───── Given data
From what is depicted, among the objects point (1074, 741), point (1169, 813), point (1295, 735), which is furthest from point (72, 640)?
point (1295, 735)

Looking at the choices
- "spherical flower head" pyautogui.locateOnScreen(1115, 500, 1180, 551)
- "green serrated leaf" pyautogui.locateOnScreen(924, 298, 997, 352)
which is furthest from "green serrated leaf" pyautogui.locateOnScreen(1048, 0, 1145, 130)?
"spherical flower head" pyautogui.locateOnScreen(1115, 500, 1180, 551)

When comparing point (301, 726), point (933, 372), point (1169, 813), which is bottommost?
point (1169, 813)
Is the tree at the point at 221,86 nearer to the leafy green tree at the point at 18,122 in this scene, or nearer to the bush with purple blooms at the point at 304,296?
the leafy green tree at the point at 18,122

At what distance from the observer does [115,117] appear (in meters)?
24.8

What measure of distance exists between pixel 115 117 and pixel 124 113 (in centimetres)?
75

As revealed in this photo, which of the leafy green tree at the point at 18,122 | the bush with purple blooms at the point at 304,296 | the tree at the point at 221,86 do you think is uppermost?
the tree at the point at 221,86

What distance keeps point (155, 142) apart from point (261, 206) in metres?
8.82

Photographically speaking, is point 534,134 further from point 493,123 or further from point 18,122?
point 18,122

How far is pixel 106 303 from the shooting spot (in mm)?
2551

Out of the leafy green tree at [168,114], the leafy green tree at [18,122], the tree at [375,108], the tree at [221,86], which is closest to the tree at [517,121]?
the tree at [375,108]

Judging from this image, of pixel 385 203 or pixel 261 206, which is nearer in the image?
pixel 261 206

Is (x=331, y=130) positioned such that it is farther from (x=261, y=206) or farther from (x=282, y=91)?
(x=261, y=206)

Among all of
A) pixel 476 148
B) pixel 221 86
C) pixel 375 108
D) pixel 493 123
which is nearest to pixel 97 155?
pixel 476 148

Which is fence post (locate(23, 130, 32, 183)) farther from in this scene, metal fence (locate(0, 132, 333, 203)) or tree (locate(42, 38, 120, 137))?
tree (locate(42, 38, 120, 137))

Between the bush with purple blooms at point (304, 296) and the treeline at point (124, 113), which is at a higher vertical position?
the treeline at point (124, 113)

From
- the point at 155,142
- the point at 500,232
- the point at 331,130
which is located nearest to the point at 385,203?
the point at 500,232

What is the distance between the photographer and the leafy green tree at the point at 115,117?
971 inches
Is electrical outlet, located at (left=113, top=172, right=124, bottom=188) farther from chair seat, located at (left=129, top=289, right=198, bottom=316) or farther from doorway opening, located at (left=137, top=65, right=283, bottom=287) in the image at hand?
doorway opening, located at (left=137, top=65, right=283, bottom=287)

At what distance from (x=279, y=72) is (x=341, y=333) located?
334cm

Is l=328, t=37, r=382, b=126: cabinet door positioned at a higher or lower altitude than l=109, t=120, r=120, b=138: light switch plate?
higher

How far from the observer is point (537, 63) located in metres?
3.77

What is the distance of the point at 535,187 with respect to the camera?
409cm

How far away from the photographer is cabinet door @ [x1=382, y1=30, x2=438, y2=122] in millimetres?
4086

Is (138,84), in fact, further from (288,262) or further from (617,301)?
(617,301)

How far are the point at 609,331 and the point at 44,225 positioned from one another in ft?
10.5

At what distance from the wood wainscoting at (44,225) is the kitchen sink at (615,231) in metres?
──────────
From the line holding "Is electrical outlet, located" to the last line of the records, quote each line exactly and add nothing.

Is electrical outlet, located at (left=113, top=172, right=124, bottom=188) farther from chair seat, located at (left=129, top=289, right=198, bottom=316) or farther from doorway opening, located at (left=137, top=65, right=283, bottom=287) in the image at hand?
doorway opening, located at (left=137, top=65, right=283, bottom=287)

At what distance from (x=279, y=72) is (x=341, y=333) located?
334cm

Is l=328, t=37, r=382, b=126: cabinet door positioned at a higher or lower altitude than l=109, t=120, r=120, b=138: light switch plate?
higher

How far from the observer is point (537, 63) located in metres?
3.77

What is the distance of the point at 535,187 with respect to the camera?
409cm

How far away from the photographer is cabinet door @ [x1=382, y1=30, x2=438, y2=122] in millimetres?
4086

Is (138,84), in fact, further from (288,262) or further from (617,301)?
(617,301)

How far are the point at 609,331 and the point at 44,225 positioned from one another in ft?
10.5

At what distance from the wood wainscoting at (44,225) is the kitchen sink at (615,231) in metres?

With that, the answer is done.